Scientific Name: Astronotus ocellatus ssp
Red Oscars will reach a size of 10 to 12 inches at maturity. There bodies are mostly red, with hints of orange and yellow. Females can be distinguished by their round anal fin, which looks somewhat like an arrowhead. The male's anal fin is much more pointed. Some Red Oscars will have black features, such as black tips, spots or lines. Red Oscars have very small scales, which allow them to heal quickly.
Red Oscars are a hardy fish. They need warm waters, with temperatures ranging from 72 to 80 degrees Fahrenheit. The pH level of their water should be slightly acidic to alkaline, with a range between 6.5 and 8. Red Oscars should be fed live foods, including bloodworms, earthworms, crickets, mealworms, glass worms, brine shrimp, tubifex worms and fish. Freeze dried pellet and tablet foods will occasionally be accepted.
To entice breeding, use warmer water temperatures, between 80 and 88 degrees Fahrenheit and a slightly acid pH, from 6.6 to 7. Red Oscars will lay their eggs, numbering between one and two thousand, on flat rock slates. Red Oscars will aggressively defend their eggs and fry.
Fresh water fish
The Red Oscar makes a great pet. Their strong and varying personalities makes them a popular species of cichlid. They are also relatively inexpensive and easy to care for and they are a large, beautiful fish. They can even be fed by hand.
Red Oscars are an aggressive fish, as is true of many cichilids. Red Oscars will eat any fish that can fit into its mouth, so make sure its tankmates are of equal size. As long as they have plenty of space, they should not bother other tankmates of the same size. They are however, known to bully tankmates of the same size. If they are kept with larger, more aggressive fish, they become very timid and will have a hard time fending for themselves. They will play dead if there are scared.
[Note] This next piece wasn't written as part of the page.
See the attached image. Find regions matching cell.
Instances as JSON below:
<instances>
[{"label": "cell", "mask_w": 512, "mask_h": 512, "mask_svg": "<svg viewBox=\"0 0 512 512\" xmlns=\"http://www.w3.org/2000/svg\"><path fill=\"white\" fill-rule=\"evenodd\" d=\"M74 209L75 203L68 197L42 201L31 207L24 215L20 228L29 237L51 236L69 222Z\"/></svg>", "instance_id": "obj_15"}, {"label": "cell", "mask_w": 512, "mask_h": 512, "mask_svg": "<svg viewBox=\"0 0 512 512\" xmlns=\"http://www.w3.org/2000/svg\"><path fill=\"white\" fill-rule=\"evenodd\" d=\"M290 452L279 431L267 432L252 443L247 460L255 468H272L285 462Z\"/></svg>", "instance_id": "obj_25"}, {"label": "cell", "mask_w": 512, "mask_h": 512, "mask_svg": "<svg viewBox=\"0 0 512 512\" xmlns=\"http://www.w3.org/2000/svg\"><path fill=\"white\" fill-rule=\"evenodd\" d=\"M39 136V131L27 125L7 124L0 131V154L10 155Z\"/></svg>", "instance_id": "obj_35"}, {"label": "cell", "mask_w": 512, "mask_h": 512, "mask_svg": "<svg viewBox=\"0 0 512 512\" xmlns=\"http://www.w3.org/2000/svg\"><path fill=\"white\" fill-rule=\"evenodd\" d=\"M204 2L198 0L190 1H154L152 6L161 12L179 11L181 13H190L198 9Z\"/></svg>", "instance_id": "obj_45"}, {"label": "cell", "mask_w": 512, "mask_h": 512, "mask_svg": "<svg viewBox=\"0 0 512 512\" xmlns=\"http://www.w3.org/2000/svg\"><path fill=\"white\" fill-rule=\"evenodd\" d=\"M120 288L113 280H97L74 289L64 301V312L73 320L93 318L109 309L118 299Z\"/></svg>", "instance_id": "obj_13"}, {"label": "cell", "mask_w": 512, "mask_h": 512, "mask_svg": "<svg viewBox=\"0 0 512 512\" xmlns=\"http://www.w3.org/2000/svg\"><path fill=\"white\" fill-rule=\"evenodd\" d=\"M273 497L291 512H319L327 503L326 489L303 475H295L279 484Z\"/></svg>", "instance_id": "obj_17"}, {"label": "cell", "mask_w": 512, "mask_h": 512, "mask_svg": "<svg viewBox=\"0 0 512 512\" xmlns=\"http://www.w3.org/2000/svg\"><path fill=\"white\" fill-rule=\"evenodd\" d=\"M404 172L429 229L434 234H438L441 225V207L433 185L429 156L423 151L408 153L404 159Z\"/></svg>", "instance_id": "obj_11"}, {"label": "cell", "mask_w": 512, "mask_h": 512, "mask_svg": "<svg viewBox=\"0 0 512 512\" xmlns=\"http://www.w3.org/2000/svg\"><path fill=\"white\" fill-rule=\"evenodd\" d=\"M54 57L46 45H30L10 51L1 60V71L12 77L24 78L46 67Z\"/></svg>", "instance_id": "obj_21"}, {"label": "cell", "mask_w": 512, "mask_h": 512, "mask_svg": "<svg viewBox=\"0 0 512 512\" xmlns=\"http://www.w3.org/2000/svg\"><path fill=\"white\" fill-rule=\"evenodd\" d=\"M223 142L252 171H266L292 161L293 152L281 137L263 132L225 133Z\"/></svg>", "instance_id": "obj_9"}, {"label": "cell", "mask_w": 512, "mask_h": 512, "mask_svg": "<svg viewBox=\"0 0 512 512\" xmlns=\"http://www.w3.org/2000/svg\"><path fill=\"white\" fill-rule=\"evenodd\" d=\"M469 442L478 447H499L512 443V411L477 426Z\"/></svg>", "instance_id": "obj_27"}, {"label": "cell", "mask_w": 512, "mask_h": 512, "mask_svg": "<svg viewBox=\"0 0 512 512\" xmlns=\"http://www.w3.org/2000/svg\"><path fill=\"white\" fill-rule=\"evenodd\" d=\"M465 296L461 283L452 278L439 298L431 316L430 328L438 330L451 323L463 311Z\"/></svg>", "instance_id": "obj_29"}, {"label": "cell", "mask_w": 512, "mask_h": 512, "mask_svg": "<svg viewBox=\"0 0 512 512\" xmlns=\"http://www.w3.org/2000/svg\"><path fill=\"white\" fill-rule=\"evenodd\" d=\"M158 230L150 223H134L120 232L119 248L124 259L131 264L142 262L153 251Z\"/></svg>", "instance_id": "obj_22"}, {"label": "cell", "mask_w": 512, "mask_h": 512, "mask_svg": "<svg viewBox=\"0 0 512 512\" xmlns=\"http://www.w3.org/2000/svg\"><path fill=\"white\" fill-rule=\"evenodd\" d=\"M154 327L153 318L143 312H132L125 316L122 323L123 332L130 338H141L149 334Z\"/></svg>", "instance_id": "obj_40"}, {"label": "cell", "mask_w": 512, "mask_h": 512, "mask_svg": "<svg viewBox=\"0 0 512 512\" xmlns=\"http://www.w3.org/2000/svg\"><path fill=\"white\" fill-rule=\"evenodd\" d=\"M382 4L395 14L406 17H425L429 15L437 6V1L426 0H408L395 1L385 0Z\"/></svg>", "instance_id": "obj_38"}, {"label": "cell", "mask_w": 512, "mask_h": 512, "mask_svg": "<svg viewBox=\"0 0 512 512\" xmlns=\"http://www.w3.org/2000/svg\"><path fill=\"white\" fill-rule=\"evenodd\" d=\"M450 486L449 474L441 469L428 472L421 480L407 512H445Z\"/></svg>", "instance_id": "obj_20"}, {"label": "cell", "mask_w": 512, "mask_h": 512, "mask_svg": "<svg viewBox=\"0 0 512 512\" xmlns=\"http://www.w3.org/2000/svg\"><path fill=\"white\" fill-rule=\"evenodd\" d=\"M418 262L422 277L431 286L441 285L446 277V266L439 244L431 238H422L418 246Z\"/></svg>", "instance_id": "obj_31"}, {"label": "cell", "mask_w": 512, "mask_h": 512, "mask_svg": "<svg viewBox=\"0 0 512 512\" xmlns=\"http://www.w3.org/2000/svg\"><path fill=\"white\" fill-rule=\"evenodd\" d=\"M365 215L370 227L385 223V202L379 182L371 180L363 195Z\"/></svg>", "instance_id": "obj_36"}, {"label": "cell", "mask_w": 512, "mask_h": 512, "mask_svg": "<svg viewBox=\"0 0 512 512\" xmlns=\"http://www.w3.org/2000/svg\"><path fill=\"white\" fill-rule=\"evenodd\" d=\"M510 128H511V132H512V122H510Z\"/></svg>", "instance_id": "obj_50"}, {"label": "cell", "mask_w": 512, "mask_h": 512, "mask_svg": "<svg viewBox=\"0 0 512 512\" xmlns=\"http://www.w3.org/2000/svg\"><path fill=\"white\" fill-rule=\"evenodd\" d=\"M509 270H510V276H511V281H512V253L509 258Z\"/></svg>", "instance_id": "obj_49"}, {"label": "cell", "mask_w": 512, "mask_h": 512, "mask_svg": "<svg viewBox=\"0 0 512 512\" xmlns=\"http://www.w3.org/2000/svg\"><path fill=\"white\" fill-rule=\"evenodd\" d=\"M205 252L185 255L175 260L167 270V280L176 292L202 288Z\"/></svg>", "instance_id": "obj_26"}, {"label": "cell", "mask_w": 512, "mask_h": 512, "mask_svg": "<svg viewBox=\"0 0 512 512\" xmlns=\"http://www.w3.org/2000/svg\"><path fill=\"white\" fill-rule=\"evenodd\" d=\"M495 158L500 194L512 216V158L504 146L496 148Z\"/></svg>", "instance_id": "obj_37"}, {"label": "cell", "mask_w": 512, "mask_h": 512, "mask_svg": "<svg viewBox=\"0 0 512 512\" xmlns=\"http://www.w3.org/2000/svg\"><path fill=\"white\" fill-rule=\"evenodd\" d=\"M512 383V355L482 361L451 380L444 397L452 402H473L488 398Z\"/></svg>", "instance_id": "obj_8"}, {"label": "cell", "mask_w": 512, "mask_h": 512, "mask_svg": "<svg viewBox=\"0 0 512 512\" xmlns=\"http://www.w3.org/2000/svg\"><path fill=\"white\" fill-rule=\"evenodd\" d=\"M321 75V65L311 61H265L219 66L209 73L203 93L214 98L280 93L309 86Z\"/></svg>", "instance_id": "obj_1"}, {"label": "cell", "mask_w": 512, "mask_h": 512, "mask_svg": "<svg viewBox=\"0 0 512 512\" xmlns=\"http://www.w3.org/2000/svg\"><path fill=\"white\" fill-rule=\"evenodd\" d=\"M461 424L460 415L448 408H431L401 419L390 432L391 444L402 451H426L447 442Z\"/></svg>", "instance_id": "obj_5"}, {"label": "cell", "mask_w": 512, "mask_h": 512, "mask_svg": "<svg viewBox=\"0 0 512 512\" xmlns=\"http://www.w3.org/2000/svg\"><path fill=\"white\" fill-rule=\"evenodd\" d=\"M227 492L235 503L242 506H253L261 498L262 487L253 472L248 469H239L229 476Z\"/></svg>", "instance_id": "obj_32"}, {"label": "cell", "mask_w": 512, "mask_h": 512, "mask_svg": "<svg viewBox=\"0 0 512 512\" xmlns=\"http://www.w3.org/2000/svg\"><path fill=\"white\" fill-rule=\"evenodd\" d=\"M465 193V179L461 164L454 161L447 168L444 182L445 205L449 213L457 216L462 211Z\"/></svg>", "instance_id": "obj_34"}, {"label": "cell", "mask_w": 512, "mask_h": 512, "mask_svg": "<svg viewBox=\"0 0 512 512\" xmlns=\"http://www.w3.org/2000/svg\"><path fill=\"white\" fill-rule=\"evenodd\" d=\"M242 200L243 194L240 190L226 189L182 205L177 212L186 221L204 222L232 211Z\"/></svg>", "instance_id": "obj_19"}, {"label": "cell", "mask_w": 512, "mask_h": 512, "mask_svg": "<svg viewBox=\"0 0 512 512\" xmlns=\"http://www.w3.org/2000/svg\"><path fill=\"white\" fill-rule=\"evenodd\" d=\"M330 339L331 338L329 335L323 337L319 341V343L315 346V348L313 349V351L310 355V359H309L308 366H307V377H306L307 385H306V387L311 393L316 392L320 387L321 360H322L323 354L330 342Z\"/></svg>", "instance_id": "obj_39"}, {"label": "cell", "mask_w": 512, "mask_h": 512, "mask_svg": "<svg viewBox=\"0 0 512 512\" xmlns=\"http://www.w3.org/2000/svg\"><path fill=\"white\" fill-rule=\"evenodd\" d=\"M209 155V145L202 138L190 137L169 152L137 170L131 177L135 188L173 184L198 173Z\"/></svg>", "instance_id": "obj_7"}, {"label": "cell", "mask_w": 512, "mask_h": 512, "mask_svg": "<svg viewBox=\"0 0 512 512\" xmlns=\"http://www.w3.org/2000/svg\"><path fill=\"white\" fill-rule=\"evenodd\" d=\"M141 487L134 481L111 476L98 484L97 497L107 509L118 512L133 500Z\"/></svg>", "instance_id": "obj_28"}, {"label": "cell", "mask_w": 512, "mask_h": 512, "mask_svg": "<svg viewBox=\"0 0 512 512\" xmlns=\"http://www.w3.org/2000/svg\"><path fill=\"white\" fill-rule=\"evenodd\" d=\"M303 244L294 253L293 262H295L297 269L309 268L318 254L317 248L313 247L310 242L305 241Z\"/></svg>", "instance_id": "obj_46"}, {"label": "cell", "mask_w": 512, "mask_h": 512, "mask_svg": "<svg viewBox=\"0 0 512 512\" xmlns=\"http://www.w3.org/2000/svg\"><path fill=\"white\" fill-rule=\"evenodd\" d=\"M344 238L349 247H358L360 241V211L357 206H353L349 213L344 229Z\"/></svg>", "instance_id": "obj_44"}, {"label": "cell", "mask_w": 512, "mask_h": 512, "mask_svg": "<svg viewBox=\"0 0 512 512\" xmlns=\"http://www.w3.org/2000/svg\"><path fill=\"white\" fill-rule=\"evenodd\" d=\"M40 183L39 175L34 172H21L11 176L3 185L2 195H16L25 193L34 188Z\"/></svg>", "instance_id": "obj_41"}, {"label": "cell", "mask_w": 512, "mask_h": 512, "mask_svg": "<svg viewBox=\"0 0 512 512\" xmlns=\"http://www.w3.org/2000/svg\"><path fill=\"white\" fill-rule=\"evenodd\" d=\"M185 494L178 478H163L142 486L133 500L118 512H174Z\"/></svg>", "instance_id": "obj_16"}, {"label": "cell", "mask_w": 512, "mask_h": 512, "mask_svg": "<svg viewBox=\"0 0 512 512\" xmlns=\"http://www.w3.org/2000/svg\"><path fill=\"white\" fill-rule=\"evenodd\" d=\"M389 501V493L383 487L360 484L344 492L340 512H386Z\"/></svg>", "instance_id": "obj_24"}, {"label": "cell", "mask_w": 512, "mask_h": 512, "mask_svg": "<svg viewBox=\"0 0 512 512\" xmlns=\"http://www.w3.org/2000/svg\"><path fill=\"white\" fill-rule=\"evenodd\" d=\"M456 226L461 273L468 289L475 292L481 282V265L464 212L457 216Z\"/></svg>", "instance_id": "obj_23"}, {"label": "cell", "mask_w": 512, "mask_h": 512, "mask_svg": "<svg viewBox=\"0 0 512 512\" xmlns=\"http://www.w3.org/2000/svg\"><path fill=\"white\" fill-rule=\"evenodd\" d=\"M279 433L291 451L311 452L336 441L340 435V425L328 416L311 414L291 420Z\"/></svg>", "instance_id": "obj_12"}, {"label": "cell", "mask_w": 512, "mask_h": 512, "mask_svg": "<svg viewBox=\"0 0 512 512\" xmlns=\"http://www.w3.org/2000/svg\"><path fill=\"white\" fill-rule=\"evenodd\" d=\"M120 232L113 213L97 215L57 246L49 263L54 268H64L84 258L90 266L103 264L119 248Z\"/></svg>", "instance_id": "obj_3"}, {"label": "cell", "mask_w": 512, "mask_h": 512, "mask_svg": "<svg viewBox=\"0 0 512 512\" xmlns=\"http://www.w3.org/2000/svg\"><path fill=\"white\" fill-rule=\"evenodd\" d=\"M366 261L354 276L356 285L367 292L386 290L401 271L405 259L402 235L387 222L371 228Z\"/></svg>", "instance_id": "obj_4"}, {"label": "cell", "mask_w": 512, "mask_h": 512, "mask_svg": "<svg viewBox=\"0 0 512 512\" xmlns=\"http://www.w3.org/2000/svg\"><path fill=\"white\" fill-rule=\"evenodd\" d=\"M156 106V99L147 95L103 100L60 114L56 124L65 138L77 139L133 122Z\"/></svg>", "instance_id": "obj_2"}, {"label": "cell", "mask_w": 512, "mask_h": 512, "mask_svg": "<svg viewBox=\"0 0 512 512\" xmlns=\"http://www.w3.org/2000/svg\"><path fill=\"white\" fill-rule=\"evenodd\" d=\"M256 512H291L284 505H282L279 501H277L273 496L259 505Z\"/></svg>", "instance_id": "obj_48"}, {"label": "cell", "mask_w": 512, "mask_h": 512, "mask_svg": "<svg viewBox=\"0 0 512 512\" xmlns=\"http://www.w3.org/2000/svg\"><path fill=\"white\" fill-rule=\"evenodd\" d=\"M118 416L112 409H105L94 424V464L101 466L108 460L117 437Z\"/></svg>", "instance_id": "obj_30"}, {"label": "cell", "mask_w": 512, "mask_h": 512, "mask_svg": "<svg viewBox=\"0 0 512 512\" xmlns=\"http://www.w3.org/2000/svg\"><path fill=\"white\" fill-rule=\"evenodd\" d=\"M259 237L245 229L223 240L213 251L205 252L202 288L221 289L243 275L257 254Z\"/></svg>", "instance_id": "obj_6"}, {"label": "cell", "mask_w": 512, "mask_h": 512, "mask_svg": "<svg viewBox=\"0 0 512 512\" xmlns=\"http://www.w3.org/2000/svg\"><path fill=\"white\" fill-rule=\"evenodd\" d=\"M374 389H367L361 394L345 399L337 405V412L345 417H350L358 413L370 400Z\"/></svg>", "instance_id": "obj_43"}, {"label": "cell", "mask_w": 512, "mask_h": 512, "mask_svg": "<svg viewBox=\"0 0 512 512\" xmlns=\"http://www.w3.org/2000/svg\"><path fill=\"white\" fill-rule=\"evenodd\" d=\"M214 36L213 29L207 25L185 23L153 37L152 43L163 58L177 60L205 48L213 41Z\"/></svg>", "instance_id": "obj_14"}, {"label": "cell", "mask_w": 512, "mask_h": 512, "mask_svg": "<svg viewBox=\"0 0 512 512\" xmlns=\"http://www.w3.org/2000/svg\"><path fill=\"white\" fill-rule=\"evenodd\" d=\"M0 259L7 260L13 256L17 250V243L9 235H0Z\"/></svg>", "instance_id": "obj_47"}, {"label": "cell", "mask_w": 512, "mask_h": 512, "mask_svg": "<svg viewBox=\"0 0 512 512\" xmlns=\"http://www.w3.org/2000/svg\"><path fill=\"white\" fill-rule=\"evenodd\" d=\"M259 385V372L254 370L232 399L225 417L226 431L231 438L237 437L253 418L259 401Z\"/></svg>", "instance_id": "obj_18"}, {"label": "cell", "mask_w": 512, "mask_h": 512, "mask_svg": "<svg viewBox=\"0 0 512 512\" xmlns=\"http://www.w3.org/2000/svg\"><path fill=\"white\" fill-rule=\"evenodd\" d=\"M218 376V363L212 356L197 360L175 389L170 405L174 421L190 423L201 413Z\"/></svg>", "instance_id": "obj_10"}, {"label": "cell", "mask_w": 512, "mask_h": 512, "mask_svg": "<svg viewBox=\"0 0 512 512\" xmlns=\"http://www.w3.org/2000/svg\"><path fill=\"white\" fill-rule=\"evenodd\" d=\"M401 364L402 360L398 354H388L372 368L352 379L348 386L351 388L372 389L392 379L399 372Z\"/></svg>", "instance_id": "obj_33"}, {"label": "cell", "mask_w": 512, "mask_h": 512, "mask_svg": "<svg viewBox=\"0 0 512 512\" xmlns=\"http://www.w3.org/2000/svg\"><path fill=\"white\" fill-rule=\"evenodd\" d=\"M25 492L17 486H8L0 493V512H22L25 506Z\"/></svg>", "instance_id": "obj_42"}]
Red Oscars are known for their vivid personalities. Hand feeding is a popular trait of Red Oscars. Also, a lid must be put on their tank, because they are known to jump very high. Red Oscars should be kept in large aquariums, with light to moderate rock and plant decoration. Red Oscars will usually move decorations as they see fit, so don't plan on having a certain look in a tank with a Red Oscar in it. Live plants should be potted. Also, make sure that the gravel is not too small, as it can be ingested as they eat, which could be fatal. In addition to a diet of Chichlid pellets beaf heart may also be a good food for Oscars they love it and it also promotes good growth.
Oscars originate in South America, though the Red variety is an aquarium-developed color variation.